Je n’aime pas être dérangé, dans mon rêve. Parce que j’ai peur de revenir à la réalité. Celle où j’ai pris le volant, ivre. Celle où ma fille cadette en a payé le prix.

Mais pas dans mon rêve. Dans mon rêve, je la retrouve, joyeuse, insouciante. Les drogues me l’ont prise, les drogues me la restituent.

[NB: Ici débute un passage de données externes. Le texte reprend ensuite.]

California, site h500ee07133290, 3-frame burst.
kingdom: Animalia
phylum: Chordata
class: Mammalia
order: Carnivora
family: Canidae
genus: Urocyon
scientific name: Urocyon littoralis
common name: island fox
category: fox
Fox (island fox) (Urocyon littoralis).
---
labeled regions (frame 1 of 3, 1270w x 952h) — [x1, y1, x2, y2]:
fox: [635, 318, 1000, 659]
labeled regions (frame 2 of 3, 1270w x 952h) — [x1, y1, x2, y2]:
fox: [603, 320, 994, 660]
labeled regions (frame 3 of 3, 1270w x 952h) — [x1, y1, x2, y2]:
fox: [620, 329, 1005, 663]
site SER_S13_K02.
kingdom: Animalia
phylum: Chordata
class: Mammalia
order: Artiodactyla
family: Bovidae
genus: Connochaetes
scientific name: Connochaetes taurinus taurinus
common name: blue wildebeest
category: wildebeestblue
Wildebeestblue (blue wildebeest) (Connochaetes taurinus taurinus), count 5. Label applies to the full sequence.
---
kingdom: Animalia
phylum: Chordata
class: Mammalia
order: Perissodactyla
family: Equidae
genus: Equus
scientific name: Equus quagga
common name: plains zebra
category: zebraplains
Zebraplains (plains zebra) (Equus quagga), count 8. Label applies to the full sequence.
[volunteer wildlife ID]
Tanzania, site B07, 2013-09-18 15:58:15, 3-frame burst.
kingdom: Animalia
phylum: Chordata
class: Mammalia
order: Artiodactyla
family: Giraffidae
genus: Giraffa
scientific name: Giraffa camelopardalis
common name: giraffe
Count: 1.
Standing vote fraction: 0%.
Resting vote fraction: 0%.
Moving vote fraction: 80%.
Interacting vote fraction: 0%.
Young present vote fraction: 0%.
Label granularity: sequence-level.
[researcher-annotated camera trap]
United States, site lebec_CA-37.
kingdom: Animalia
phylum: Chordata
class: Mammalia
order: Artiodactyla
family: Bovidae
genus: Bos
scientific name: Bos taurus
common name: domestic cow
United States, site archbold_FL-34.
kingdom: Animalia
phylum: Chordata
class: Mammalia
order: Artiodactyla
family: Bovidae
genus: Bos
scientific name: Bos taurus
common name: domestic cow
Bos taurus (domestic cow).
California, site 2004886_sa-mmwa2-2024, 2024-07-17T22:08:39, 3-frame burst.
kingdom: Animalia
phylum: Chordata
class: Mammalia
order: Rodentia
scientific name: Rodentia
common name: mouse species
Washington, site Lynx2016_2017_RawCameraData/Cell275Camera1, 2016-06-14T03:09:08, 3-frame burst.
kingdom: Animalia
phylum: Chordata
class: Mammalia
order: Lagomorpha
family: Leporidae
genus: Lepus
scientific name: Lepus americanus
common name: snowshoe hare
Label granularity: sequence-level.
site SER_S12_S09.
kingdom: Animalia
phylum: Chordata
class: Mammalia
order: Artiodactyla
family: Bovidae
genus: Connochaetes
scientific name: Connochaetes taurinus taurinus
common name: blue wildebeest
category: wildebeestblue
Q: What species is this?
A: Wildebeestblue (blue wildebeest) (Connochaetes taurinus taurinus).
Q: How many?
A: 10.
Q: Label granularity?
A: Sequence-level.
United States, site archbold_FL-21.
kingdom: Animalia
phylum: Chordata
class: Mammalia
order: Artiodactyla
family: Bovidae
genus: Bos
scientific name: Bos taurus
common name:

Je sais bien que c’est faux. Qu’elle n’est plus qu’un fantôme, qu’elle ne vit que dans ma tête. Mais… en ce lieu au moins, elle vit. Et si je me réveille, je la tuerai une seconde fois.

Date d’écriture: 2020

Paranoïa

Quand Martya se maria avec Jon, toutes les cloches de l’église sonnèrent à l’unisson et tous, dans le royaume, se réjouirent. Parce que la belle Martya, fantasque et dans la lune, était aimée de tous, et que son bonheur éclaboussait ceux qui l’approchaient.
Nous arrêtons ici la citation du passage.